3. Qui étaient vraiment sur les rangs pour racheter ?
Plusieurs noms ont circulé dès juin 2026. Le géant nigérian Aliko Dangote, via Dangote Sugar, avait formulé une offre. Il a finalement été écarté. Côté camerounais, le financier William Nkontchou, cofondateur de la plateforme AFIIP, était en discussions avancées avec Somdiaa. Certaines sources ont aussi évoqué son frère Cyrille Nkontchou, issu de la même famille de financiers très active sur le continent.
Le 13 août, c’est un consortium de cinq personnalités qui a signé l’accord : Joseph Pagop Noupoué, avocat d’affaires, Henriette Noutchougouin, figure de l’agro-industrie (groupe NJS), William Nkontchou,.Igor Djoukwé, ingénieur spécialiste des systèmes de production sucrière, Marcel Tchagongom, expert-comptable.
Ils ont annoncé un programme d’investissement de 210 millions d’euros (près de 138 milliards de FCFA) destiné à moderniser l’outil de production, développer l’irrigation et viser une plus grande autosuffisance.
4. Qu’a exactement décidé le gouvernement ?
Contrairement à certaines formulations trop rapides, le gouvernement n’a pas purement et simplement annulé l’opération. Dans une correspondance du directeur de cabinet du Premier ministre, Balungeli Confiance Ebune, Somdiaa a reçu l’instruction de « surseoir, avec effet immédiat, à toute démarche » relative à la cession — y compris avec le consortium déjà retenu.

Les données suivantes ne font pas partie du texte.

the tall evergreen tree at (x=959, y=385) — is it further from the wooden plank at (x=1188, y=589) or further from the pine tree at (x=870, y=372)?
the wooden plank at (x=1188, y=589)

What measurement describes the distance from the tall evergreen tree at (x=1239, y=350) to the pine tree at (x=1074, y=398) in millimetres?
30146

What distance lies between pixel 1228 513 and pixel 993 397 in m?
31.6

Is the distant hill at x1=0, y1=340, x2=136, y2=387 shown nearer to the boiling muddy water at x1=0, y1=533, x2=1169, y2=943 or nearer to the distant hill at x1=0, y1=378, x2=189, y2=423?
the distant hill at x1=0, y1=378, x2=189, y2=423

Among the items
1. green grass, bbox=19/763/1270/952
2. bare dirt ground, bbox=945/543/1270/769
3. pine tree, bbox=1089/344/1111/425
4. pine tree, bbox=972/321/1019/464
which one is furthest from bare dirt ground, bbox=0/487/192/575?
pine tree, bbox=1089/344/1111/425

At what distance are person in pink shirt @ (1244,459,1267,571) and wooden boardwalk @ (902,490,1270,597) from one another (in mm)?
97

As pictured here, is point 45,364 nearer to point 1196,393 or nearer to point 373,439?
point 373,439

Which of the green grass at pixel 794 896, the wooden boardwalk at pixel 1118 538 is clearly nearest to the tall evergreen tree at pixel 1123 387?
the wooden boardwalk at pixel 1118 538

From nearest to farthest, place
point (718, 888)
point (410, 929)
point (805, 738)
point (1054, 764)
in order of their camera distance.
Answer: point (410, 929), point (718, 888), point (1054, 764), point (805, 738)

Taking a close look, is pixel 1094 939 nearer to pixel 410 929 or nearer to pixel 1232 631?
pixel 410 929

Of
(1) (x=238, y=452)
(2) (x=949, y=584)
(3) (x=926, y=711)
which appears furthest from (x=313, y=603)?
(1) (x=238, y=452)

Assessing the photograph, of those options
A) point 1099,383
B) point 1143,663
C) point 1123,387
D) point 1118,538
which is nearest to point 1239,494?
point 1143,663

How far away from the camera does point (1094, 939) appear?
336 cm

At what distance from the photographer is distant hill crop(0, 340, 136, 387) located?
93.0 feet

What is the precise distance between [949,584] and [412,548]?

Un Comité stratégique de pilotage a été mis en place. Il dispose de six mois pour examiner les implications de la transaction (souveraineté alimentaire, capacités techniques et financières du repreneur, sort des terres, emplois) et formuler des recommandations. L’État a aussi rappelé qu’il reste propriétaire des terres cultivables.
5. Où en est le dossier et que peut-il se passer maintenant ?
À la fin août 2026, le processus est gelé. Somdiaa doit continuer d’exploiter la campagne sucrière 2026-2027 (novembre 2026 – mai 2027). Le comité stratégique travaille. Aucune date de reprise des négociations n’a été annoncée.
Plusieurs scénarios restent ouverts : validation du consortium après éventuelles ajustements, ouverture à d’autres candidats, solution hybride, ou maintien temporaire sous une supervision plus étroite de l’État.
Au-delà du seul sucre, l’affaire SOSUCAM est devenue un test. Elle interroge la capacité du Cameroun à « camerouniser » ses actifs stratégiques tout en restant attractif pour les investisseurs, locaux comme étrangers.
Le sucre, produit du quotidien, est ainsi devenu l’objet d’un bras de fer où se croisent souveraineté, intérêts familiaux et ambitions industrielles. La suite dépendra largement des conclusions du comité stratégique.